### Trecho apresentado

---*---

A Superintendência Nacional de Previdência Complementar (PREVIC) editou, em 29 de outubro, a Instrução Normativa PREVIC nº 34 (Instrução 34/2020), que dispõe sobre a política, os procedimentos e os controles internos a serem adotados pelas entidades fechadas de previdência complementar (EFPC), com a finalidade de prevenção à lavagem ou ocultação de bens, direitos e valores, conforme a Lei nº 9.613, de 3 de março de 1998 (Lei de Lavagem de Dinheiro), agregando novos procedimentos referentes à  Lei n° 13.260, de 16 de março de 2016 (Lei 13.260/2016), que trata do financiamento do terrorismo.

A nova instrução traz disposições acerca dos seguintes temas: (i) avaliação interna de risco; (ii) procedimentos destinados ao conhecimento de clientes; (iii) registro de operações; (iv) monitoramento e  análise de operações; (v) comunicação ao Conselho de Controle de Atividades Financeiras (COAF); (vi) procedimentos destinados ao conhecimento de funcionários, parceiros e prestadores de serviços; (vii) mecanismos de acompanhamento, de controle e de avaliação de efetividade; e (viii) responsabilidade administrativa.

Como temos relatado em nossas publicações anteriores, com a finalidade de observar o cronograma estabelecido na Portaria PREVIC 523/2020, a Superintendência vem consolidando e atualizando os atos de sua competência normativa, nos prazos definidos no art. 14 do Decreto 10.139/2019.

---*---

### Problemas
A. Responda às perguntas abaixo com base no trecho apresentado, uma resposta por linha e com a mesma marcação.
(i) Em que dia e mês a PREVIC editou a Instrução Normativa PREVIC nº 34?
(ii) Qual lei, segundo o trecho, trata do financiamento do terrorismo?
(iii) Qual portaria estabeleceu o cronograma que a Superintendência procura observar?
B. Liste todos os temas sobre os quais a nova instrução traz disposições, conforme o trecho apresentado.
Os registros provêm de uma fonte distinta da do trecho.

### Entradas de anotação de regiões
---*---

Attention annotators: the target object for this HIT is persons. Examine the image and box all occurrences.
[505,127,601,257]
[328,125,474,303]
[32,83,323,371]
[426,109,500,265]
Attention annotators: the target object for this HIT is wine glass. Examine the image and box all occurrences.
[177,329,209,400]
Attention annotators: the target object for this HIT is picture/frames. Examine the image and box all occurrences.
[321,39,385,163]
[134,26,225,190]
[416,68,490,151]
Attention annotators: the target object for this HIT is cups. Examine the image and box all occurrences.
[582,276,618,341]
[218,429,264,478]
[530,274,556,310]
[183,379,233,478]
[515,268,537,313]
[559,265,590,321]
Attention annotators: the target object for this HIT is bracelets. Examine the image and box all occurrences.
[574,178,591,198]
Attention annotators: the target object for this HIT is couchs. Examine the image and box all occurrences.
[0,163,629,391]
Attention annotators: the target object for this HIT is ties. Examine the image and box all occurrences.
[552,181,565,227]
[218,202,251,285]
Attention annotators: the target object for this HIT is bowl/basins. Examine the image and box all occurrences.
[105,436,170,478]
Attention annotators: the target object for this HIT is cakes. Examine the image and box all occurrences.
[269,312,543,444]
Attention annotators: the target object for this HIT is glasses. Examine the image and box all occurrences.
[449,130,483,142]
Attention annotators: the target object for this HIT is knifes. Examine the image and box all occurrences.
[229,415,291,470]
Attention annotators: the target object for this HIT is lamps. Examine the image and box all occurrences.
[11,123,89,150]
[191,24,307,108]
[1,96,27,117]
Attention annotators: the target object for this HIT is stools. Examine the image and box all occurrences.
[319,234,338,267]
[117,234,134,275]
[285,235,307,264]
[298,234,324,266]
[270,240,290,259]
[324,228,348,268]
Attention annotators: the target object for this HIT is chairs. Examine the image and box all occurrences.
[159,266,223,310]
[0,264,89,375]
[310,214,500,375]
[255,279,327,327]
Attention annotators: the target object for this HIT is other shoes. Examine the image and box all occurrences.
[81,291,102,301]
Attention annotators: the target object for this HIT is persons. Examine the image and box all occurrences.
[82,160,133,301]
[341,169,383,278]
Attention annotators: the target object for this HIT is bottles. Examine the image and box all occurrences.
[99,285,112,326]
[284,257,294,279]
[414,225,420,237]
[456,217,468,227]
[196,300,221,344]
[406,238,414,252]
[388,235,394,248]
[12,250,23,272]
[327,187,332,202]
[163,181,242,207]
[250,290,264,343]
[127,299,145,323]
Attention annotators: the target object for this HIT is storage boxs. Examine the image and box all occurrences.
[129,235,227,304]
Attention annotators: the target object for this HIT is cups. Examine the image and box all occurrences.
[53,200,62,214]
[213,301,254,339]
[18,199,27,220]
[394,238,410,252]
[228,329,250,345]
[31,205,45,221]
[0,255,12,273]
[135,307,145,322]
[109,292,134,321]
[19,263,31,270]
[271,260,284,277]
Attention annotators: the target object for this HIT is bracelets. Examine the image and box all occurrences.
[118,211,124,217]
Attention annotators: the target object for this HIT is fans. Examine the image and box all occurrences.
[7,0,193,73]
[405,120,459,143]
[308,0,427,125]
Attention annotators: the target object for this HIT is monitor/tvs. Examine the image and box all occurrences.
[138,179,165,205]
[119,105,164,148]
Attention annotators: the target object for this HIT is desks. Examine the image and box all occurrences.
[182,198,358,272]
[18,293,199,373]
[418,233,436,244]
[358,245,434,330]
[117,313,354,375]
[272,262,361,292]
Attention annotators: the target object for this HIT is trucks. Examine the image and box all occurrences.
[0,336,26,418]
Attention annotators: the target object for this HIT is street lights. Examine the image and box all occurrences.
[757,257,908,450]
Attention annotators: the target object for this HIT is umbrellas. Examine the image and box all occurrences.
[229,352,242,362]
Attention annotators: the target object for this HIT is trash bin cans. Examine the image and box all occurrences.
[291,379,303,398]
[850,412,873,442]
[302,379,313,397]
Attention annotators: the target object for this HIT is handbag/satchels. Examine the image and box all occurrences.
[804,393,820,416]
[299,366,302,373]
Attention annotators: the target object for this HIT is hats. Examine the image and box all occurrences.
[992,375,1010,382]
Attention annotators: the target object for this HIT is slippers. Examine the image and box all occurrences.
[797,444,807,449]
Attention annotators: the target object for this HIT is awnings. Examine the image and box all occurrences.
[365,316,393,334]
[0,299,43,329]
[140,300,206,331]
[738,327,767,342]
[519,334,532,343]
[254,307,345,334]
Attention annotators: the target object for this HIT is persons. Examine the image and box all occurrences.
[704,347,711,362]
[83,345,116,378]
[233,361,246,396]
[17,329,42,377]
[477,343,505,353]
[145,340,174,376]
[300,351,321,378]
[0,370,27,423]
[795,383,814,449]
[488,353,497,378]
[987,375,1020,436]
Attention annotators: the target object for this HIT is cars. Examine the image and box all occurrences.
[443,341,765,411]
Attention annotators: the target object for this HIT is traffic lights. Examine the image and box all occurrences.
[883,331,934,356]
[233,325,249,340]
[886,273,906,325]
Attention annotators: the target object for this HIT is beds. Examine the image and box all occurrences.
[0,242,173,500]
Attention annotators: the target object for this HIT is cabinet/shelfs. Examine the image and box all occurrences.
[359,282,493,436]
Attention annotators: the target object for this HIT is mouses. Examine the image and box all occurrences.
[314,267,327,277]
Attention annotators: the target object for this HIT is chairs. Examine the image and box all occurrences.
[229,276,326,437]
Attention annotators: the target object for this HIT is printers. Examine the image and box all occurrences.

---*---

### Resultados das tarefas
A.
(i) Em 29 de outubro.
(ii) A Lei nº 13.260, de 16 de março de 2016.
(iii) A Portaria PREVIC 523/2020.

B.
1. Avaliação interna de risco
2. Procedimentos destinados ao conhecimento de clientes
3. Registro de operações
4. Monitoramento e análise de operações
5. Comunicação ao Conselho de Controle de Atividades Financeiras (COAF)
6. Procedimentos destinados ao conhecimento de funcionários, parceiros e prestadores de serviços
7. Mecanismos de acompanhamento, de controle e de avaliação de efetividade
8. Responsabilidade administrativa